Cache utilization and arithmetic intensity
Analysis of the x-axis reveals that the blue dot is positioned to the right of the green dot, signifying that the B200 achieves superior Hardware Arithmetic Intensity.
- Cache efficiency: While the larger cache capacity of NVIDIA B200 GPU provides the theoretical foundation for reducing DRAM traffic, hardware alone is insufficient. The software must be architected to exploit these resources.
- Kernel portability: The rightward shift indicates that Tile IR kernels successfully leverage the NVIDIA B200 expanded cache hierarchy on migration.
Future Tile IR kernel optimizations aimed at increasing arithmetic intensity on Spark—moving the data point further right along the x-axis—will inherently result in compounded performance benefits when running on various cloud GPUs.
Automated cross-platform autotuning
Currently, optimal configurations are selected based on platform characteristics. Future releases of cuTile will support fully automated cross-platform autotuning.
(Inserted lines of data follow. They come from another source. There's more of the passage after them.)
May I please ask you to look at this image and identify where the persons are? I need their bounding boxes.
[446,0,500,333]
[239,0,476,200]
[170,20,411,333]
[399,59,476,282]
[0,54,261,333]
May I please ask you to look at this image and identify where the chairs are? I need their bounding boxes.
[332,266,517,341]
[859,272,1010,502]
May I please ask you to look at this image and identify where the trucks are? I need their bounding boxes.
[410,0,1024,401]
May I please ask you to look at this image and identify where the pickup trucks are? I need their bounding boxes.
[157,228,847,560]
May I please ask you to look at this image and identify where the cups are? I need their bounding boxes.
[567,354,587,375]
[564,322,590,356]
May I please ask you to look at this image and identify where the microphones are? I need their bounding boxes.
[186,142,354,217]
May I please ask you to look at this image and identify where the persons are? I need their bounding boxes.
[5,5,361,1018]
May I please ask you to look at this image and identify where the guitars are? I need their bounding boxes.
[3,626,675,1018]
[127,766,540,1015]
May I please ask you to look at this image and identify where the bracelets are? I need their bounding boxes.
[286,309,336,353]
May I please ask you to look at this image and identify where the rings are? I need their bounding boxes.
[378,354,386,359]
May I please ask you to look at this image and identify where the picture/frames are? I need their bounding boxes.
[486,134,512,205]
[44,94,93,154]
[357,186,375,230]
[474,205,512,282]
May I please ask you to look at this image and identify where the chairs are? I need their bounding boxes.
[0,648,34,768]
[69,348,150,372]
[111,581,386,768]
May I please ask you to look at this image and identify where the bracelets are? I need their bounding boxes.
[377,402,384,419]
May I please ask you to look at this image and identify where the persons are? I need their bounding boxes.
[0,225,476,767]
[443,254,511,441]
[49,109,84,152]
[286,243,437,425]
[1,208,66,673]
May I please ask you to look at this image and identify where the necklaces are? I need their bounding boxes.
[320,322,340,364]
The autotuner will discover optimal tile sizes and occupancy settings for each target architecture automatically, enabling transparent performance portability without any manual configuration.
Get started with NVIDIA DGX Spark
As AI systems become more sophisticated, NVIDIA DGX Spark provides the flexible, multitopology execution environment required to deploy them efficiently. From multiagent inference to trillion-parameter serving, from fine-tuning to Tile IR cross-cloud pipelines, DGX Spark delivers both scalability and efficiency.
The result is a unified platform where enterprises can deploy and scale AI workloads—without rewriting infrastructure for every model or runtime.